The task>
With the line containing "scientific name: Lynx rufus" as the starting point, output every line of the data below through its final line, character for character.

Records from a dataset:
====
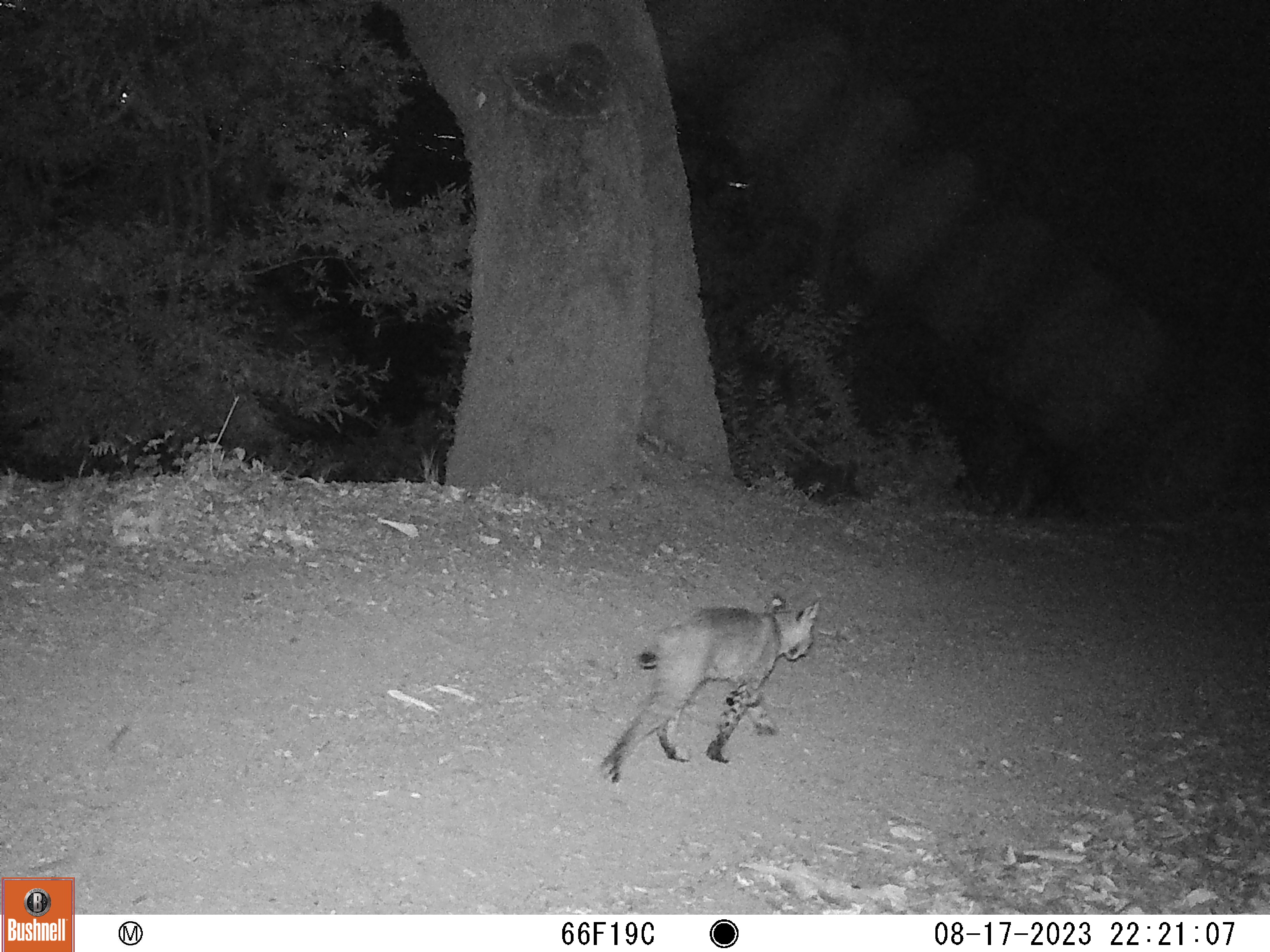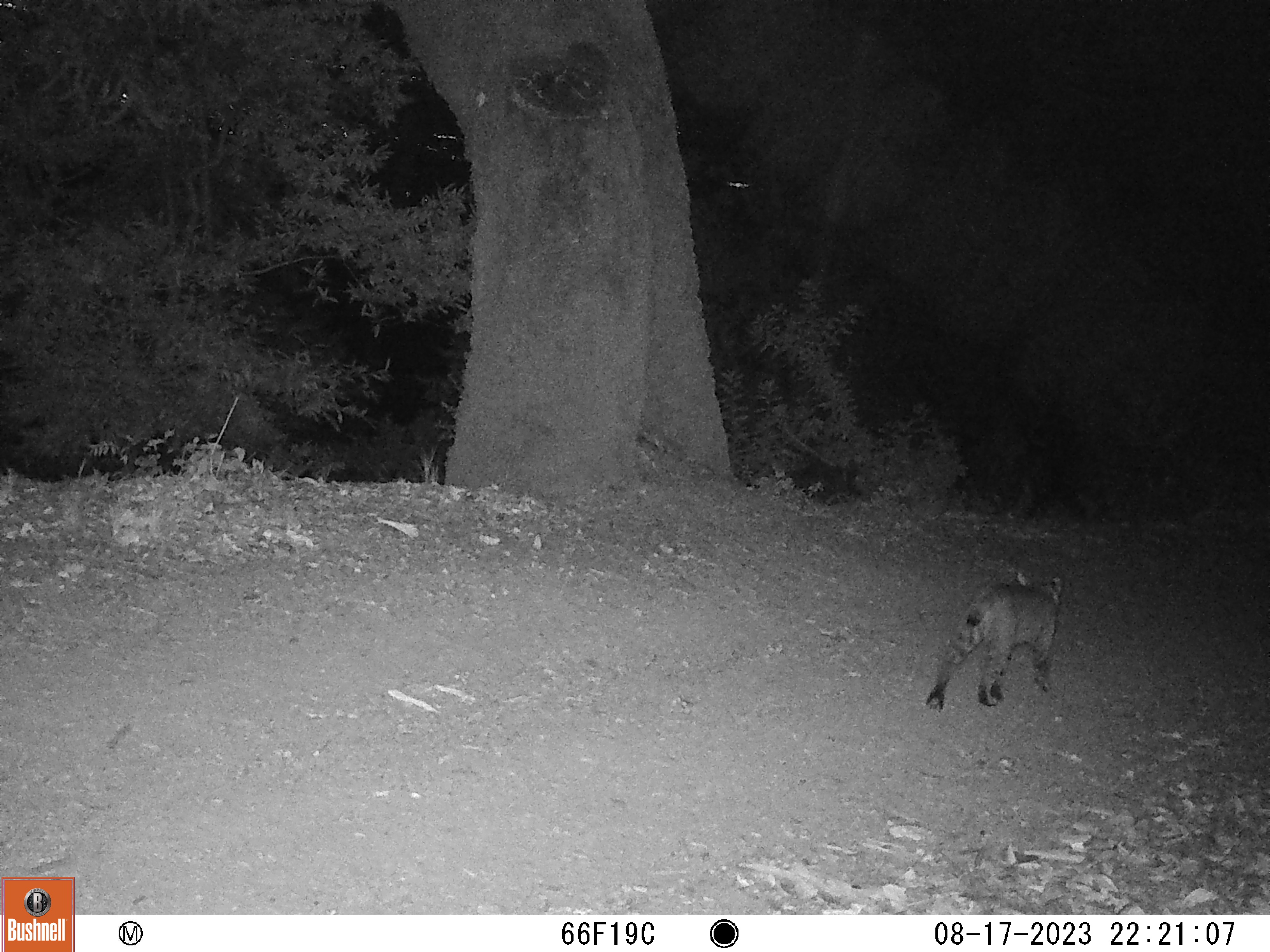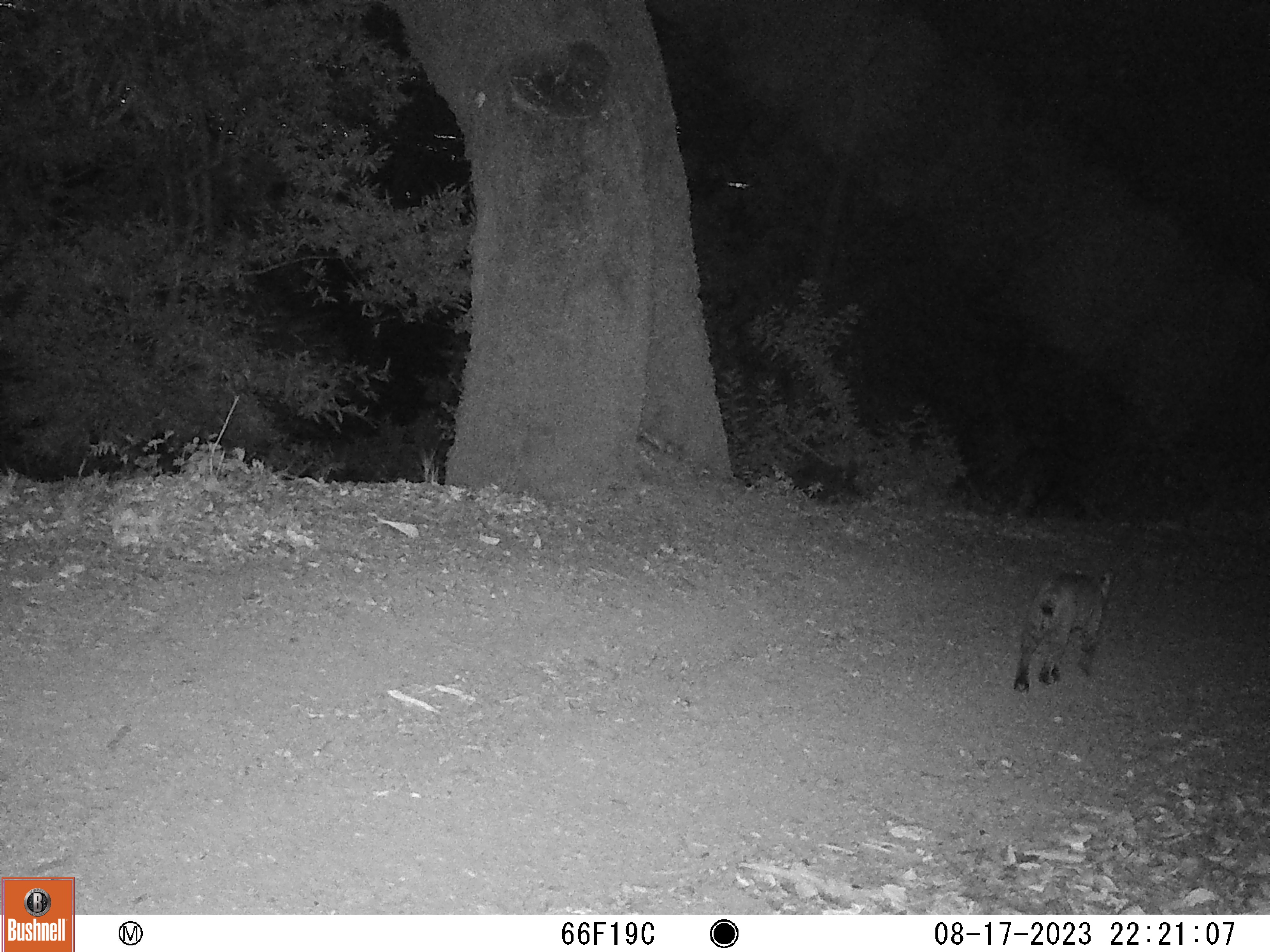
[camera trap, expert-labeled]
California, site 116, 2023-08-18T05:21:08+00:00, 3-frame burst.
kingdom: Animalia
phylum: Chordata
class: Mammalia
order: Carnivora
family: Felidae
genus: Lynx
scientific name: Lynx rufus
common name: bobcat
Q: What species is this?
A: Bobcat (Lynx rufus).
====
Solution for this exercise>
scientific name: Lynx rufus
common name: bobcat
Q: What species is this?
A: Bobcat (Lynx rufus).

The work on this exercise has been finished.